Turn the data into a numbered list, starting with the line containing "Indicate the order of" and going on through the line containing "3. timothy grass". Leave out any blank lines.

***** Provided data

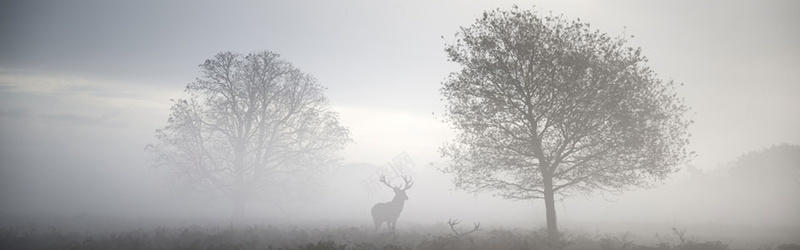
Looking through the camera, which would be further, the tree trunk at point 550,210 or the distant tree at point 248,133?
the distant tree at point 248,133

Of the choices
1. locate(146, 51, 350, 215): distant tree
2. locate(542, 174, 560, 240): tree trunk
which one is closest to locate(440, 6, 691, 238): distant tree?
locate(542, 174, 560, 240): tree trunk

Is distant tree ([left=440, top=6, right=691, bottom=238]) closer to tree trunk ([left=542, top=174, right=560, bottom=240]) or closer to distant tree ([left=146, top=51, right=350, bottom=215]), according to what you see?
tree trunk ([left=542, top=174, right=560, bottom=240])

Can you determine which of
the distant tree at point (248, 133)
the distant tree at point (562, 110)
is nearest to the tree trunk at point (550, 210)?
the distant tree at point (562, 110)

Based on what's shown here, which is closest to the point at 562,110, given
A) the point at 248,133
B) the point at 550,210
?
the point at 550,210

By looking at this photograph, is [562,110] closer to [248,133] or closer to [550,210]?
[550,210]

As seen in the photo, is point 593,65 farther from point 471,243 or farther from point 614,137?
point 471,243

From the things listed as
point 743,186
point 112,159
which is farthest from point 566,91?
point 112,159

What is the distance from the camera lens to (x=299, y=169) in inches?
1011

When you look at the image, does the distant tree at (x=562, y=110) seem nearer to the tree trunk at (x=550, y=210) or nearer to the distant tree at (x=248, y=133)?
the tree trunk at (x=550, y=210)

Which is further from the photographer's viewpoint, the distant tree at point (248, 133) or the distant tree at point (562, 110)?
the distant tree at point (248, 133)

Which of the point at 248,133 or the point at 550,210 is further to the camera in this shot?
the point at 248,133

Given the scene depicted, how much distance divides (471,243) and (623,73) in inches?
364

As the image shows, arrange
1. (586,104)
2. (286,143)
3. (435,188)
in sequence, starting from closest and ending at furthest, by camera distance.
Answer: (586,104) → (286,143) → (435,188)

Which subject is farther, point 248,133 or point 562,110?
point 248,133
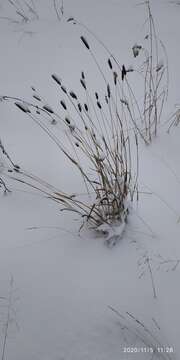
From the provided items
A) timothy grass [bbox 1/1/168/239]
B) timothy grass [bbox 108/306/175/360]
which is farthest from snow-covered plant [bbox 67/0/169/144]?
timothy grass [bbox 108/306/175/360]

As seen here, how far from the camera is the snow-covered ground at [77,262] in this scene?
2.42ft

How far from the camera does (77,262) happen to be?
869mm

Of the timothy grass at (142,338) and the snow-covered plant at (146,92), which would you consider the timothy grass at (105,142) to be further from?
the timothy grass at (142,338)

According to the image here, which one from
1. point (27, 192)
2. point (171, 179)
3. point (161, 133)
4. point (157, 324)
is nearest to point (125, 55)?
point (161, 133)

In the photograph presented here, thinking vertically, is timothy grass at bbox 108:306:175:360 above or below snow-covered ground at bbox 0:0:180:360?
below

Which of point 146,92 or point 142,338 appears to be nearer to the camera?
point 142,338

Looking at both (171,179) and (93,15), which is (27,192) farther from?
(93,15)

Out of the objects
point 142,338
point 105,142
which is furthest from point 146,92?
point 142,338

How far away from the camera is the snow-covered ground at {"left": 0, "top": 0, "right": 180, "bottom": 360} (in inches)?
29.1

**********
***** Provided data

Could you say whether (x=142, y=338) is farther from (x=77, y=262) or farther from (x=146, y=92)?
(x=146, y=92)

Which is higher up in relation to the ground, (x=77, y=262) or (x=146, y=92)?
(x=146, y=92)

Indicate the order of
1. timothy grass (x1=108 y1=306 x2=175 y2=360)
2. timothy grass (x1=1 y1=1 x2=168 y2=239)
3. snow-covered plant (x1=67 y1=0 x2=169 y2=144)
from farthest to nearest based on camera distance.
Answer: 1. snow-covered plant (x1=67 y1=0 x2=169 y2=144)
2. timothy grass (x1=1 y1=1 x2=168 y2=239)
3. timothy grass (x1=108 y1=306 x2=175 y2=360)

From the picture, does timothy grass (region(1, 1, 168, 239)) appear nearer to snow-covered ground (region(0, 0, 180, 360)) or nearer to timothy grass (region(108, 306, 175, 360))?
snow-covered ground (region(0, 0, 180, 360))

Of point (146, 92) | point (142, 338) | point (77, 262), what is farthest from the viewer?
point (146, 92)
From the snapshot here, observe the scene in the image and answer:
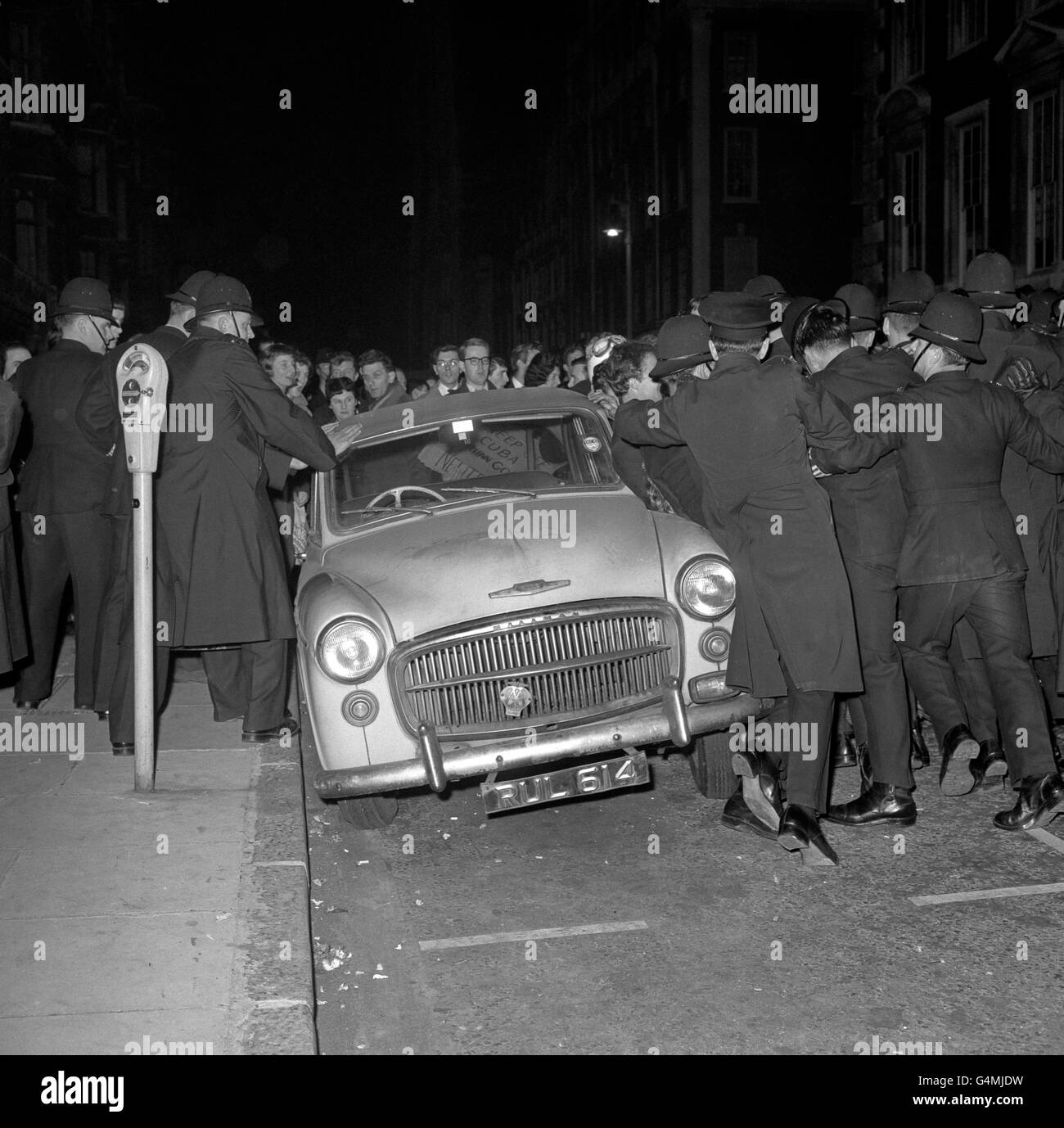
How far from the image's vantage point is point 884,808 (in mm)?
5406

**********

• Result for this task:
1. Indicate the order of
2. 1. timothy grass (x1=108 y1=306 x2=175 y2=360)
3. 2. timothy grass (x1=1 y1=1 x2=168 y2=239)
4. 3. snow-covered plant (x1=67 y1=0 x2=169 y2=144)
5. from farthest to nearest based on camera distance.
6. Answer: 1. snow-covered plant (x1=67 y1=0 x2=169 y2=144)
7. 2. timothy grass (x1=1 y1=1 x2=168 y2=239)
8. 3. timothy grass (x1=108 y1=306 x2=175 y2=360)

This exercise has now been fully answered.